# Which parts of deer are the best to keep?



## wahoowad (Sep 9, 2008)

I'm going to harvest some deer that have been damaging my garden and landscaping. I have a permit to take as many as I want, when I want. I will be taking them to a local deer processor who will professionally butcher, vacuum pack, label and freeze all the different cuts. I've never had a whole deer butchered - only eaten a few pieces given to me over the years. 
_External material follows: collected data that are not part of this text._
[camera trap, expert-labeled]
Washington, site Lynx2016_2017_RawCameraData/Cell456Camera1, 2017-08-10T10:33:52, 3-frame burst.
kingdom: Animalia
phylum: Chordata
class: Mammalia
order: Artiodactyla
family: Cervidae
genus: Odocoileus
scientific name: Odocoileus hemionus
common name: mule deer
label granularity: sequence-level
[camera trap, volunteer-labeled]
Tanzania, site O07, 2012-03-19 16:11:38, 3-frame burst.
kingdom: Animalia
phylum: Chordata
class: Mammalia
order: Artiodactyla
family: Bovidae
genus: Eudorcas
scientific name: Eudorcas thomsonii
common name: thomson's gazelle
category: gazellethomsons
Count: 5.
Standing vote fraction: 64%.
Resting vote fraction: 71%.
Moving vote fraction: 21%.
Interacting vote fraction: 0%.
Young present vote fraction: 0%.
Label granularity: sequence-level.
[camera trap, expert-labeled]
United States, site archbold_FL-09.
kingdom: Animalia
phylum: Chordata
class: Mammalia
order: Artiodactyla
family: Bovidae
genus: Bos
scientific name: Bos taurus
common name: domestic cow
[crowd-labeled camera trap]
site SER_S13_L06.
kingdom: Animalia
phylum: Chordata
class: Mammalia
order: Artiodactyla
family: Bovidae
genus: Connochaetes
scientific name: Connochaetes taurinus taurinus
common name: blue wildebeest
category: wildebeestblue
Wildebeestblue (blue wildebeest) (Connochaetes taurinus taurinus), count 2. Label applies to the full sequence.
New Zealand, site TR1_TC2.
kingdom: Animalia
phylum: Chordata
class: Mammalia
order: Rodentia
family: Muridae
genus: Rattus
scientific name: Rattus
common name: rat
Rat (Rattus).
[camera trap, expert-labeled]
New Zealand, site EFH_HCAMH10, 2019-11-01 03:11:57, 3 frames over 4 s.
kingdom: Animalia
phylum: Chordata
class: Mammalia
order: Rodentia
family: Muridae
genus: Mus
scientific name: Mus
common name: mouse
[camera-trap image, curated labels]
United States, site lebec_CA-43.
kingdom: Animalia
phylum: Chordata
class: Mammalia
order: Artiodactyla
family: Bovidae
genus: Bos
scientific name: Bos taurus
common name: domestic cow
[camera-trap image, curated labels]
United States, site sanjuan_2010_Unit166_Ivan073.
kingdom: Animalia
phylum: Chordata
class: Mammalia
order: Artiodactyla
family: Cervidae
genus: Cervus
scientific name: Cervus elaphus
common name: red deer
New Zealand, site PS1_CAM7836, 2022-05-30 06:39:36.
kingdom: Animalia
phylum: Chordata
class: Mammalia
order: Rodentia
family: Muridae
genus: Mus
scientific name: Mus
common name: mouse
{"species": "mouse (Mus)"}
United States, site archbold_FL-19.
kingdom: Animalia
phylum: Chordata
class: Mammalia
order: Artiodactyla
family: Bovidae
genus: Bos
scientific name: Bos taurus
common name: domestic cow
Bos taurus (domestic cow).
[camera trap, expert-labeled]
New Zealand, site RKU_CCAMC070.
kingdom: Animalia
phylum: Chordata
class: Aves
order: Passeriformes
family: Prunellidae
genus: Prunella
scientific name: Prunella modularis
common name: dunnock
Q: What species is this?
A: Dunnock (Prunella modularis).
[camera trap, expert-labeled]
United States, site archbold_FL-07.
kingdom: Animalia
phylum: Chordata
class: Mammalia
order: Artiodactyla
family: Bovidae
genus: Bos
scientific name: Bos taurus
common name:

Which cuts are considered the best for cooking? It is not my style to do a lot of preparation so I will want to keep cuts that can be prepared with some basic recipes like roasts and such. I'll also give some away.


----------



## myzamboni (Sep 9, 2008)

look into making venison jerky (that's all the more I can add to this topic).


----------



## JustWood (Sep 9, 2008)

wahoowad said:
			
		

> I'm going to harvest some deer that have been damaging my garden and landscaping. I have a permit to take as many as I want, when I want. I will be taking them to a local deer processor who will professionally butcher, vacuum pack, label and freeze all the different cuts. I've never had a whole deer butchered - only eaten a few pieces given to me over the years.
> 
> Which cuts are considered the best for cooking? It is not my style to do a lot of preparation so I will want to keep cuts that can be prepared with some basic recipes like roasts and such. I'll also give some away.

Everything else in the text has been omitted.